ARGUMENT: Intelligence failuresAfghanistan, Policy Choices, and Claims of Intelligence Failure

Published 26 August 2021

Was the chaotic evacuation from Afghanistan the result of an intelligence failure? David Priess, who served as a CIA analyst in the administrations of Bill Clinton and George W. Bush, writes that to make this judgment, we need answers to many questions. But even if the written records, such as the PDBs, are declassified, “unless and until Joe Biden opens his mind and soul, we are unlikely to understand if he internalized the core judgments in any intelligence documents or briefings.”

The origins of poor policy decisions go much deeper and much wider than problems with intelligence. Intelligence has always been merely one input in a complicated, multifaceted policy process.

David Priess, who served as a CIA analyst in the administrations of Bill Clinton and George W. Bush, writes in Lawfare that, still, it is fair to admit a serious problem when intelligence is both a crucial factor in national security decision-making and inaccurate, not objective, untimely, or poorly communicated. In these cases, it is correct to talk about “intelligence failure.”

We do not know the details of the intelligence which had reached President Joe Biden, even as observers have been deploying the phrase with regard to the situation in Afghanistan.

Priess writes that there is a consensus that regardless of the wisdom of the decision to withdraw American troops from Afghanistan, the implementation of the evacuation and subsequent communication about it were chaotic and incompetent.

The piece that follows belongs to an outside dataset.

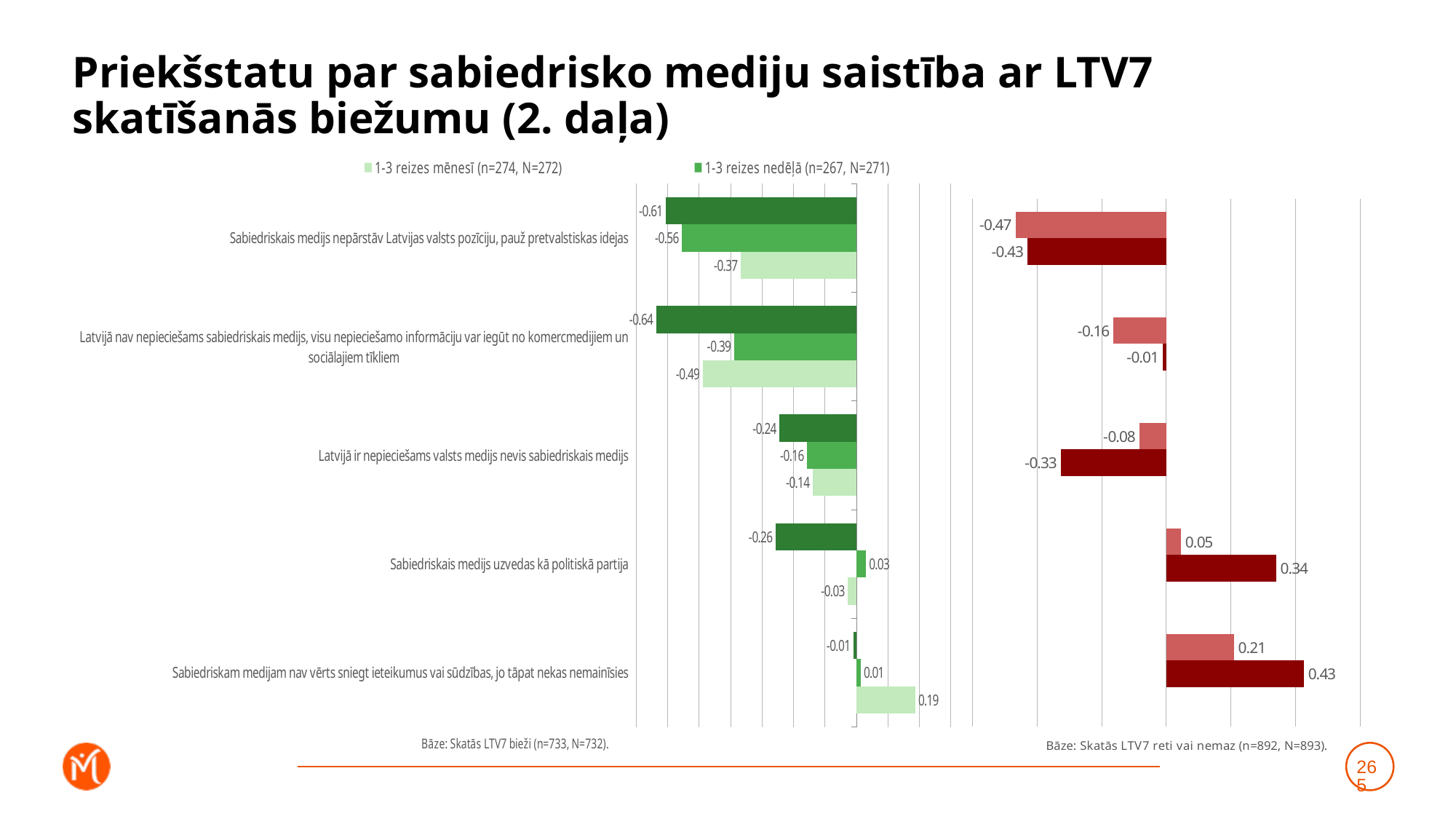
In the left chart, what is the value of the '1-3 reizes mēnesī' series for 'Sabiedriskam medijam nav vērts sniegt ieteikumus vai sūdzības, jo tāpat nekas nemainīsies'? 0.19 In the right chart, what is the value of the light red bar for 'Latvijā ir nepieciešams valsts medijs nevis sabiedriskais medijs'? -0.08 In the left chart, which category has the lowest value for the '1-3 reizes nedēļā' series? Sabiedriskais medijs nepārstāv Latvijas valsts pozīciju, pauž pretvalstiskas idejas In the left chart, what is the difference between the '1-3 reizes nedēļā' value (-0.56) and the '1-3 reizes mēnesī' value (-0.37) for 'Sabiedriskais medijs nepārstāv Latvijas valsts pozīciju, pauž pretvalstiskas idejas'? 0.19 What type of chart is the left chart? bar chart In the left chart, what is the value of the '1-3 reizes nedēļā' series for 'Latvijā nav nepieciešams sabiedriskais medijs, visu nepieciešamo informāciju var iegūt no komercmedijiem un sociālajiem tīkliem'? -0.39 How many categories are shown on the left chart? 5 In the right chart, which category has the highest dark red bar value? Sabiedriskam medijam nav vērts sniegt ieteikumus vai sūdzības, jo tāpat nekas nemainīsies How many series does the legend at the top of the slide list? 2 In the left chart, what is the value of the '1-3 reizes mēnesī' series for 'Sabiedriskais medijs nepārstāv Latvijas valsts pozīciju, pauž pretvalstiskas idejas'? -0.37 In the right chart, for 'Sabiedriskais medijs uzvedas kā politiskā partija', which bar is larger: the light red bar or the dark red bar? the dark red bar In the right chart, what is the value of the dark red bar for 'Sabiedriskam medijam nav vērts sniegt ieteikumus vai sūdzības, jo tāpat nekas nemainīsies'? 0.43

Was the chaos the result of an intelligence failure? Priess writes that to make this judgment, we need answers to many questions, among them:

What did intelligence community assessments back to the start of the year say about developments in Afghanistan—including the likelihood of Taliban advances, the ability and willingness of Afghan government forces to fight, the Taliban timetable for seizing territory, the credibility of any Taliban assurances to the U.S. about Kabul in particular, and so on?

….

Which of these assessments were presented to which policymakers? Were they communicated clearly? Which ones made it into the PDB [Presidential Daily Brief]? Were they orally highlighted, or pointed out for special attention in the written product? Did briefers consciously or subconsciously undermine the bottom line messages?

….

What policy processes took place surrounding the decision to withdraw U.S. forces by September, to announce that timetable to the world, and to execute the policy in the fashion we have seen? Did evolving intelligence assessments contribute to those ongoing processes

Priess writes that a trail of declassified intelligence assessments on other topics around the world strongly suggests that analysts predicted a Taliban resurgence, perhaps without specific dates for key developments. “It wouldn’t surprise me to learn that intelligence officers honestly felt that point predictions would be inappropriately misleading under such rapidly changing circumstances and instead defaulted to what readers often decry as vague, low-confidence warnings.”

The reality is we lack reliable answers to many—most, in fact—of these questions. Priess writers that even if the written records, such as the PDBs, are declassified, “unless and until Joe Biden opens his mind and soul, we are unlikely to understand if he internalized the core judgments in any intelligence documents or briefings.”